EST-CE BIEN RAISONNABLE?

Pour avoir voulu faire acte de civisme en dénonçant les colossaux détournements de fonds publics effectués par des responsables politiques au Cameroun, le journaliste animateur Martinez Zogo l’a payé de sa vie. Il a été enlevé par des «inconnus» encagoulés, torturé puis assassiné dans la nuit du 17 au 18 janvier dernier, avant que son corps mutilé ne soit retrouvé dans un terrain vague de la banlieue de Yaoundé quatre jours plus tard.
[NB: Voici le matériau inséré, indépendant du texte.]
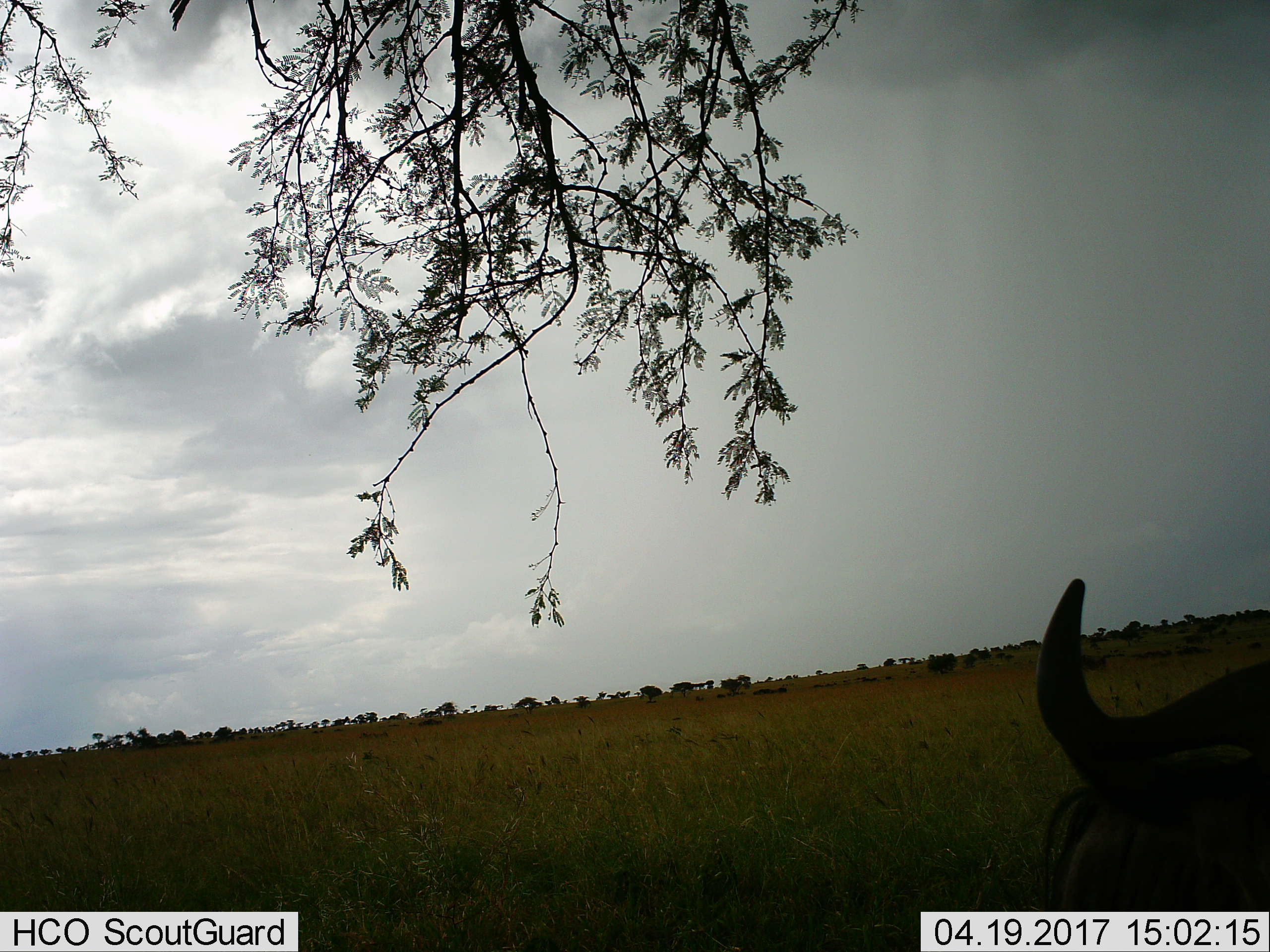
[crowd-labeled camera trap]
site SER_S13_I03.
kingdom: Animalia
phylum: Chordata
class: Mammalia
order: Artiodactyla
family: Bovidae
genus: Connochaetes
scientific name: Connochaetes taurinus taurinus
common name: blue wildebeest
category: wildebeestblue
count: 1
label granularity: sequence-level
Le fait que les assassins aient choisi de ne pas faire disparaître le corps, comme ce fut le cas pour d’autres crimes politiques, apparaît comme une menace claire à l’encontre des journalistes et, d’une manière générale, de tout lanceur ou lanceuse d’alerte potentiel·le. Cet acte abominable pourrait également être un élément de la guerre sans merci que se livrent actuellement des clans opposés proches du pouvoir, dans la perspective de l’après-Biya – le président camerounais, Paul Biya, qui a ses habitudes à l’Hôtel Intercontinental de Genève, va fêter le 13 février ses 90 ans, dont 40 années au pouvoir.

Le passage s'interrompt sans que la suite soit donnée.